In addition, researches on utilization, development and commercialization of pigeon pea and its associated products are limited in Nigeria when compared with other legumes such as cowpea (Akande, 2007). However, several researches have been reported on the use of extrusion cooking for cereals and legumes singly (Bredie et al., 1998; Iwe, 2001; Pelembe et al., 2002; Ding et al., 2006), and no available report in the literature to the best of our knowledge on the development of rice-pigeon pea blend using this technology.

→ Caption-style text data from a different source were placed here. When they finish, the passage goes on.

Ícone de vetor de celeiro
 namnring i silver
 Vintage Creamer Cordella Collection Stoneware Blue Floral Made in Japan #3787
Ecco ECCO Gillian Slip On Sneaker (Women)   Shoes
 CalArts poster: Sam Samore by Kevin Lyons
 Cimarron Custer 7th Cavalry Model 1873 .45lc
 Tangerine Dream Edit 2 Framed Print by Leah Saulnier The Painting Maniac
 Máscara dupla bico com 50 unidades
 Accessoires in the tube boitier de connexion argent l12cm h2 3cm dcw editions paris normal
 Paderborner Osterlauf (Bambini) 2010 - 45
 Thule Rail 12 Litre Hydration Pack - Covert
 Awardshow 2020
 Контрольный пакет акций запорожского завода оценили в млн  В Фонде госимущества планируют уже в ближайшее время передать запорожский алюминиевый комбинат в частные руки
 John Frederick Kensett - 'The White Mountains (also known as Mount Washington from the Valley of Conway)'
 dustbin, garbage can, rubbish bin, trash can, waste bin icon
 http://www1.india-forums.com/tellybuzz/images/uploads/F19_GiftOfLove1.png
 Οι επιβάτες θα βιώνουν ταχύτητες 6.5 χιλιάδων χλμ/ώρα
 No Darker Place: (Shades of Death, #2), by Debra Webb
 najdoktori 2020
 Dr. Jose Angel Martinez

Hence, extrusion technology could contribute in this direction through the production of foods containing cereals and legumes, which are highly acceptable, and meet consumer’s specifications. Furthermore, extrusion processes could help in producing quality products with improvement in nutritive value, colour, flavor and bioactive substances as well as reduction in production cost (Tabo et al., 1995).

1.4 Aim and Objectives
The aim of this research is to optimize and characterize instant porridge developed from rice-pigeon pea flour blend using extrusion cooking method.

1.4.1 Specific Objectives
i. To determine the optimum process conditions for production of instant porridge from rice- pigeon pea flour blend using statistical optimization technique.

ii. To evaluate the characterization on proximate, amino acid and mineral compositions of the developed instant porridge from rice-pigeon pea flour blend.

iii. To carry out sensory evaluation of the developed instant porridge from rice- pigeon pea flour blend.